◆ REQUIRED ACTION
All of the records below are to be copied exactly.
Start of DATA FOR THIS EXERCISE
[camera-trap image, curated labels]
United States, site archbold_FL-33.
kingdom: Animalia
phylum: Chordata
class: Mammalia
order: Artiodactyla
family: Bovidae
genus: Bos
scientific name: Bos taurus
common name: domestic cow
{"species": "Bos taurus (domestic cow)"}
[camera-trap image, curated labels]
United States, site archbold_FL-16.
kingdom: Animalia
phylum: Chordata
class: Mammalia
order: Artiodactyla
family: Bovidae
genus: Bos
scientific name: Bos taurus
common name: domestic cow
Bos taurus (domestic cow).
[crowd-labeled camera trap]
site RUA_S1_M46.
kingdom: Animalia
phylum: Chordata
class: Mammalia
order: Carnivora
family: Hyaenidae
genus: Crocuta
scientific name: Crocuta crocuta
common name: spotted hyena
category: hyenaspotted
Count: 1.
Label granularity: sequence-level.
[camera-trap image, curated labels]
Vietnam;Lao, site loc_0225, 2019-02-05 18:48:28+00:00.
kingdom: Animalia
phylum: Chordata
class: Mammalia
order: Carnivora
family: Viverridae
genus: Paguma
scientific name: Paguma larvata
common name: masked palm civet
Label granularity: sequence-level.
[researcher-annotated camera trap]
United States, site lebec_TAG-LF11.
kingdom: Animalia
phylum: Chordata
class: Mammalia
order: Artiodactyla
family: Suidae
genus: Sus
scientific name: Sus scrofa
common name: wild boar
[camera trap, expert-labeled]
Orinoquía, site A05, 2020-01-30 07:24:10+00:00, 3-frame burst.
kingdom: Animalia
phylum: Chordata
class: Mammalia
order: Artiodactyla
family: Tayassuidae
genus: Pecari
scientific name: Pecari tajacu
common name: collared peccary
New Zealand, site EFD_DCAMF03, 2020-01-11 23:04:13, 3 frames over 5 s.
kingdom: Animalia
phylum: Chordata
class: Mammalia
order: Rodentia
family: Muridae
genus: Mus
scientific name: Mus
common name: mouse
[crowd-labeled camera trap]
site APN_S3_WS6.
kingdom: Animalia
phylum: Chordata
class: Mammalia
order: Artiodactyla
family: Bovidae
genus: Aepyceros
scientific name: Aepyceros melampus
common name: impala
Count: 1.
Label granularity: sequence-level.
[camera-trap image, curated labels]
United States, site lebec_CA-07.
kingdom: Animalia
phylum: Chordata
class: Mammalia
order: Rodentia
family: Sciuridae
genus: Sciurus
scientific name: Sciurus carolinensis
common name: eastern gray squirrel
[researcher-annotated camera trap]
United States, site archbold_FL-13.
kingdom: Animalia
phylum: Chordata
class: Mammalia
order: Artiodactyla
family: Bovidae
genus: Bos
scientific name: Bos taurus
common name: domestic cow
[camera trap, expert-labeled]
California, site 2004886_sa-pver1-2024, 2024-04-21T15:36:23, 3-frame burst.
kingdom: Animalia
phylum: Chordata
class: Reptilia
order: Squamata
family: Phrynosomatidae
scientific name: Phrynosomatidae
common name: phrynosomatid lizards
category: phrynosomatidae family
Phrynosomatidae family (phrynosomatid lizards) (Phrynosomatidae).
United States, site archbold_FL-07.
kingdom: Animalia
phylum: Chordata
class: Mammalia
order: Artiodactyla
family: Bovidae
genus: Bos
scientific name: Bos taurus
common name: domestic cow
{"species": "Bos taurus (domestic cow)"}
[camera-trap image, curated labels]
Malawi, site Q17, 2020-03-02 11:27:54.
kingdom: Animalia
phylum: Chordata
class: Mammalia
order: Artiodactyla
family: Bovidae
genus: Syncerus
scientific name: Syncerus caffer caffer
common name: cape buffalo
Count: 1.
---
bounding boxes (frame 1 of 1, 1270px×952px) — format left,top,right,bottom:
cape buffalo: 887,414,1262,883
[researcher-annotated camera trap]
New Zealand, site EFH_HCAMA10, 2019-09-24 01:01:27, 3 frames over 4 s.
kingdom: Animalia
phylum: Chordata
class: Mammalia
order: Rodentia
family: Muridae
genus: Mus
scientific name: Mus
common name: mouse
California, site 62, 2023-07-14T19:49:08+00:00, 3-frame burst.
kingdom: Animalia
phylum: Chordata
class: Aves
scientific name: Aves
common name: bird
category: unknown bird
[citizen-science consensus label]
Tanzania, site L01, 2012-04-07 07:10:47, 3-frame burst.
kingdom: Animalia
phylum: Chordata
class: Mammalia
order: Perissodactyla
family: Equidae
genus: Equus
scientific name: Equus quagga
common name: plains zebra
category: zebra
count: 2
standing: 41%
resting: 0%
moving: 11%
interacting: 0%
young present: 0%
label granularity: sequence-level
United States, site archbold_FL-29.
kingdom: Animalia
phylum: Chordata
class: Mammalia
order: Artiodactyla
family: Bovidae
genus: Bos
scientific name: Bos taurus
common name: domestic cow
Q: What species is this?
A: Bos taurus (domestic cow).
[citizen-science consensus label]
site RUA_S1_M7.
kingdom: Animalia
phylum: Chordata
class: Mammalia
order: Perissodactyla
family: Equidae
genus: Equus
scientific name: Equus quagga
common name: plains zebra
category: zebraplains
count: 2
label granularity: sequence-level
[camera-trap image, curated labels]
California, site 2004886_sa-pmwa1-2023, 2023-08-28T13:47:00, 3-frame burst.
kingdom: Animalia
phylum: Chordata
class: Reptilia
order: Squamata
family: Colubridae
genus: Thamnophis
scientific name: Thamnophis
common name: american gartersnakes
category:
End of DATA FOR THIS EXERCISE
◆ YOUR SOLUTION
[camera-trap image, curated labels]
United States, site archbold_FL-33.
kingdom: Animalia
phylum: Chordata
class: Mammalia
order: Artiodactyla
family: Bovidae
genus: Bos
scientific name: Bos taurus
common name: domestic cow
{"species": "Bos taurus (domestic cow)"}
[camera-trap image, curated labels]
United States, site archbold_FL-16.
kingdom: Animalia
phylum: Chordata
class: Mammalia
order: Artiodactyla
family: Bovidae
genus: Bos
scientific name: Bos taurus
common name: domestic cow
Bos taurus (domestic cow).
[crowd-labeled camera trap]
site RUA_S1_M46.
kingdom: Animalia
phylum: Chordata
class: Mammalia
order: Carnivora
family: Hyaenidae
genus: Crocuta
scientific name: Crocuta crocuta
common name: spotted hyena
category: hyenaspotted
Count: 1.
Label granularity: sequence-level.
[camera-trap image, curated labels]
Vietnam;Lao, site loc_0225, 2019-02-05 18:48:28+00:00.
kingdom: Animalia
phylum: Chordata
class: Mammalia
order: Carnivora
family: Viverridae
genus: Paguma
scientific name: Paguma larvata
common name: masked palm civet
Label granularity: sequence-level.
[researcher-annotated camera trap]
United States, site lebec_TAG-LF11.
kingdom: Animalia
phylum: Chordata
class: Mammalia
order: Artiodactyla
family: Suidae
genus: Sus
scientific name: Sus scrofa
common name: wild boar
[camera trap, expert-labeled]
Orinoquía, site A05, 2020-01-30 07:24:10+00:00, 3-frame burst.
kingdom: Animalia
phylum: Chordata
class: Mammalia
order: Artiodactyla
family: Tayassuidae
genus: Pecari
scientific name: Pecari tajacu
common name: collared peccary
New Zealand, site EFD_DCAMF03, 2020-01-11 23:04:13, 3 frames over 5 s.
kingdom: Animalia
phylum: Chordata
class: Mammalia
order: Rodentia
family: Muridae
genus: Mus
scientific name: Mus
common name: mouse
[crowd-labeled camera trap]
site APN_S3_WS6.
kingdom: Animalia
phylum: Chordata
class: Mammalia
order: Artiodactyla
family: Bovidae
genus: Aepyceros
scientific name: Aepyceros melampus
common name: impala
Count: 1.
Label granularity: sequence-level.
[camera-trap image, curated labels]
United States, site lebec_CA-07.
kingdom: Animalia
phylum: Chordata
class: Mammalia
order: Rodentia
family: Sciuridae
genus: Sciurus
scientific name: Sciurus carolinensis
common name: eastern gray squirrel
[researcher-annotated camera trap]
United States, site archbold_FL-13.
kingdom: Animalia
phylum: Chordata
class: Mammalia
order: Artiodactyla
family: Bovidae
genus: Bos
scientific name: Bos taurus
common name: domestic cow
[camera trap, expert-labeled]
California, site 2004886_sa-pver1-2024, 2024-04-21T15:36:23, 3-frame burst.
kingdom: Animalia
phylum: Chordata
class: Reptilia
order: Squamata
family: Phrynosomatidae
scientific name: Phrynosomatidae
common name: phrynosomatid lizards
category: phrynosomatidae family
Phrynosomatidae family (phrynosomatid lizards) (Phrynosomatidae).
United States, site archbold_FL-07.
kingdom: Animalia
phylum: Chordata
class: Mammalia
order: Artiodactyla
family: Bovidae
genus: Bos
scientific name: Bos taurus
common name: domestic cow
{"species": "Bos taurus (domestic cow)"}
[camera-trap image, curated labels]
Malawi, site Q17, 2020-03-02 11:27:54.
kingdom: Animalia
phylum: Chordata
class: Mammalia
order: Artiodactyla
family: Bovidae
genus: Syncerus
scientific name: Syncerus caffer caffer
common name: cape buffalo
Count: 1.
---
bounding boxes (frame 1 of 1, 1270px×952px) — format left,top,right,bottom:
cape buffalo: 887,414,1262,883
[researcher-annotated camera trap]
New Zealand, site EFH_HCAMA10, 2019-09-24 01:01:27, 3 frames over 4 s.
kingdom: Animalia
phylum: Chordata
class: Mammalia
order: Rodentia
family: Muridae
genus: Mus
scientific name: Mus
common name: mouse
California, site 62, 2023-07-14T19:49:08+00:00, 3-frame burst.
kingdom: Animalia
phylum: Chordata
class: Aves
scientific name: Aves
common name: bird
category: unknown bird
[citizen-science consensus label]
Tanzania, site L01, 2012-04-07 07:10:47, 3-frame burst.
kingdom: Animalia
phylum: Chordata
class: Mammalia
order: Perissodactyla
family: Equidae
genus: Equus
scientific name: Equus quagga
common name: plains zebra
category: zebra
count: 2
standing: 41%
resting: 0%
moving: 11%
interacting: 0%
young present: 0%
label granularity: sequence-level
United States, site archbold_FL-29.
kingdom: Animalia
phylum: Chordata
class: Mammalia
order: Artiodactyla
family: Bovidae
genus: Bos
scientific name: Bos taurus
common name: domestic cow
Q: What species is this?
A: Bos taurus (domestic cow).
[citizen-science consensus label]
site RUA_S1_M7.
kingdom: Animalia
phylum: Chordata
class: Mammalia
order: Perissodactyla
family: Equidae
genus: Equus
scientific name: Equus quagga
common name: plains zebra
category: zebraplains
count: 2
label granularity: sequence-level
[camera-trap image, curated labels]
California, site 2004886_sa-pmwa1-2023, 2023-08-28T13:47:00, 3-frame burst.
kingdom: Animalia
phylum: Chordata
class: Reptilia
order: Squamata
family: Colubridae
genus: Thamnophis
scientific name: Thamnophis
common name: american gartersnakes
category:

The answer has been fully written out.